ARTICLE ::

============================================================

Iterate Through Tables, Using a Control Table w/ a List of Tables to Process?

  • I'm trying to create an SSIS package that will query a master control table [TableList], which contains 2 columns (SourceTable and TargetTable), then load those tables from a source server to a target server.

    It "runs", but although the variables with the table names seem to update for each iteration, it looks like the table metadata doesn't update for each new iteration for each new pair of tables.  So the package errors out on the second step through that indicates it's still looking for columns from the first table:

    Error: 0xC0202005 at Data Flow Task, OLE DB Source [105]: Column "facility_id" cannot be found at the datasource.

    Error: 0xC004701A at Data Flow Task, SSIS.Pipeline: OLE DB Destination failed the pre-execute phase and returned error code 0xC0202025.

    Information: 0x4004300B at Data Flow Task, SSIS.Pipeline: "OLE DB Destination" wrote 0 rows.

    (where facility_id is a column in the first table, but not in subsequent tables).

    Here's what I've done:

    1. Created a control table with 2 columns, SourceTable and TargetTable.  Added just 2 rows for testing (the strings inserted include schema names also), each row corresponding to 1 table from the source to load to the target.
    2. Created empty versions of the tables on target server, using DDL from the source server.
    3. In SSIS, created static OLEDB data connectors to the source and target servers.  (Server names and DB names don't change for this, only the table names).
    4. Added 3 variables: (1) TableMappings, type = Object, to hold the results of the SQL query of the control table [TableList]; (2) SourceTable (string); TargetTable (string).  Do I need to give the two string variables values?  If I manually assign correct values for the source/target string variables, then the first table does load data, then fails on the second table.  If I leave those blank, then I get errors like "The number of input columns for OLE DB Destination.Inputs[OLE DB Destination Input] cannot be zero."

============================================================

RECORD SET ::
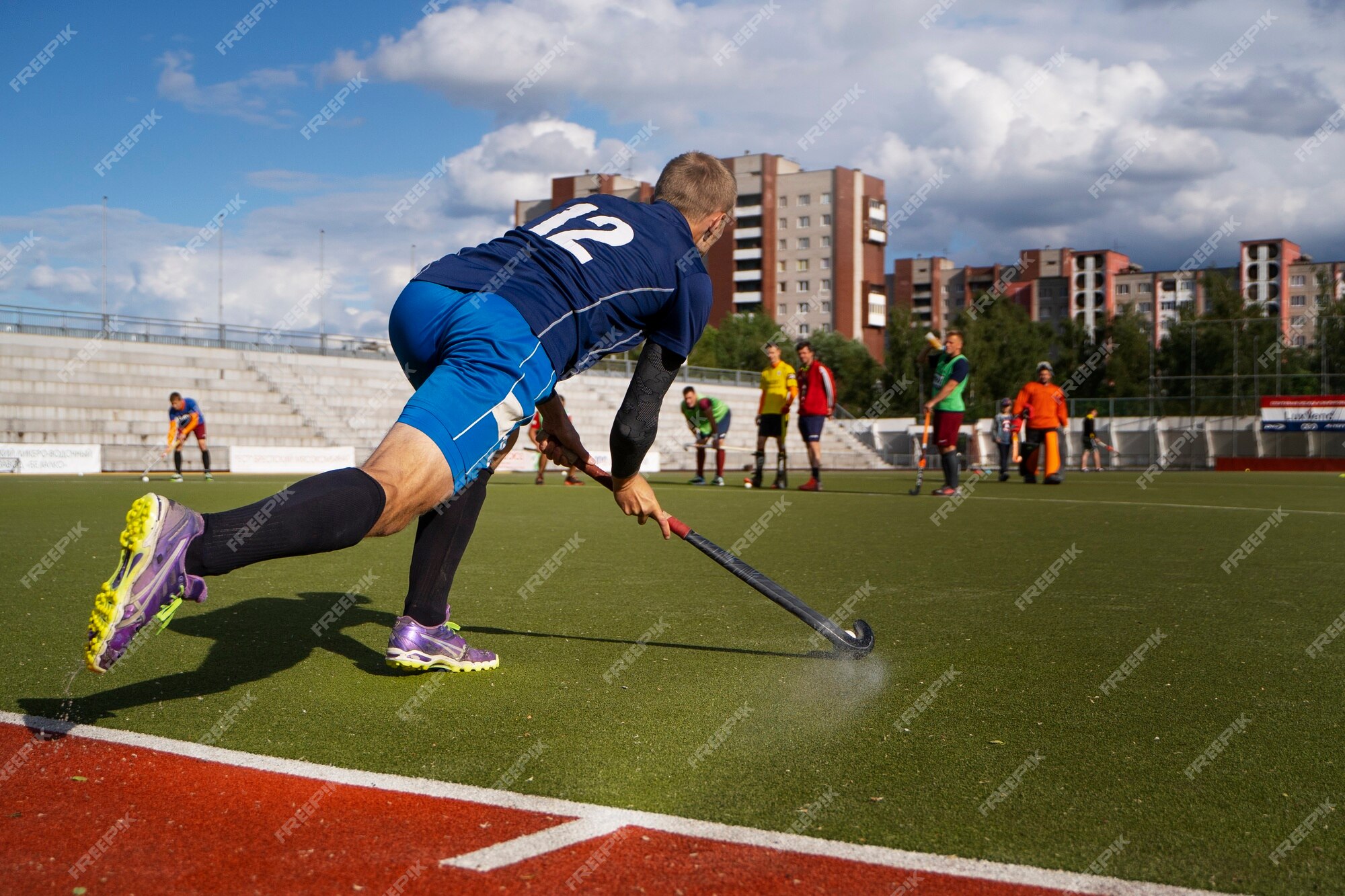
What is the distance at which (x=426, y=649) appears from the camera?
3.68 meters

============================================================

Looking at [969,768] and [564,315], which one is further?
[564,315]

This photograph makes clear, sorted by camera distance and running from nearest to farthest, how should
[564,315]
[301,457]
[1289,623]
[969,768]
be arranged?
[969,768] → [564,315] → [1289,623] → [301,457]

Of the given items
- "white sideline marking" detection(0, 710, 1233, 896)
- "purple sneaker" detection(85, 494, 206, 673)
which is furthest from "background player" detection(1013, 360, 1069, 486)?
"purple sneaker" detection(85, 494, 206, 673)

============================================================

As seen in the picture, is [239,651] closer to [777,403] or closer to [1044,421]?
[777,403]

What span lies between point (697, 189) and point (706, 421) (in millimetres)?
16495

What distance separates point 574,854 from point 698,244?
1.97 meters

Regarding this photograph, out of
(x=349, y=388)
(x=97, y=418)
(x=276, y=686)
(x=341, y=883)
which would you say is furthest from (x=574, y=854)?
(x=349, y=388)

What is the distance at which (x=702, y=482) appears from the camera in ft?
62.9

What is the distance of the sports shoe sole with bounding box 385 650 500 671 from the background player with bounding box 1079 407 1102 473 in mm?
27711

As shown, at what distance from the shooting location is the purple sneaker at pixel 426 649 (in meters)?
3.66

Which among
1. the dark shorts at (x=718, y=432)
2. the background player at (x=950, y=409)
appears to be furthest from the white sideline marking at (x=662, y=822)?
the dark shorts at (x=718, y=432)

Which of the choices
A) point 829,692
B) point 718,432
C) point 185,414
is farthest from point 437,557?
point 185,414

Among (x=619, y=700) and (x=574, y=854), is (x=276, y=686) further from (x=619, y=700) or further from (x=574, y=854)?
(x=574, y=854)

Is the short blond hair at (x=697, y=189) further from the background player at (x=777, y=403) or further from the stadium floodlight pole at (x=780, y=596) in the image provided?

============================================================

EXERCISES ::
1) Please quote the entries word for word, from the line containing "What is the distance at which (x=702, y=482)" through the line containing "Is the short".
2) Continue the forum thread about looping through tables with an SSIS control table, picking up right after its last sentence.
The entries have no connection to the forum thread above them.

SOLVED TASKS ::
1)
What is the distance at which (x=702, y=482) appears from the camera in ft?
62.9

What is the distance of the sports shoe sole with bounding box 385 650 500 671 from the background player with bounding box 1079 407 1102 473 in mm?
27711

As shown, at what distance from the shooting location is the purple sneaker at pixel 426 649 (in meters)?
3.66

Which among
1. the dark shorts at (x=718, y=432)
2. the background player at (x=950, y=409)
appears to be furthest from the white sideline marking at (x=662, y=822)?
the dark shorts at (x=718, y=432)

Which of the choices
A) point 829,692
B) point 718,432
C) point 185,414
is farthest from point 437,557?
point 185,414

Among (x=619, y=700) and (x=574, y=854), is (x=276, y=686) further from (x=619, y=700) or further from (x=574, y=854)?
(x=574, y=854)

Is the short blond hair at (x=697, y=189) further from the background player at (x=777, y=403) or further from the stadium floodlight pole at (x=780, y=596) in the image provided?

2)
    5. Dragged an Execute SQL Task in, pointed it to the target server where table TableMappings is, added a query to it [SELECT SourceTable, TargetTable FROM DBA.TableList ORDER BY SourceTable;].  Changed ResultSet to Full result set.  Under the ResultSet tab, added a result named 0, with Variable Name = User::TableMappings
    6. Dragged a Foreach Loop Container over, added a Data Flow task.
    7. In the Data Flow, added both an OLEDB source and OLEDB destination, each pointed to the correct connection, and connected them.  Changed Data access mode to "Table name or view name variable" and pointed the variable to User::SourceTable and User:TargetTable, respectively.
    8. Ran it.  Throws errors and fails.

    What I've tried to fix this:

    1. Added a watch on the Foreach loop to pause before each iteration, and added the 2 table name variables.  These names DO update correctly.
    2. Changed both OLEDB source and destination to ValidateExternalMetadata = False
    3. Changed Foreach Loop DelayValidation=True

    Based on the watch, the correct table names look like they're getting retrieved.  But it seems that the metadata for the columns in the data flow source/destination are stale and aren't refreshed for each new pair of tables.

    Thanks for any assistance you can offer!

    SQL 2016.  VS2019, with package set to 2016 mode.

     

    Rich

  • The meta data isn't going to change, that's a designer thing.

    What you're trying to do isn't going to work.

    Once you create a data flow that's it, that's the only metadata it will have.

    You'll have better luck using stored procedures if you need to do this dynamically. Then you can use your meta to build statements and execute them. Of course depending on source and dest servers/platforms this may not be an option.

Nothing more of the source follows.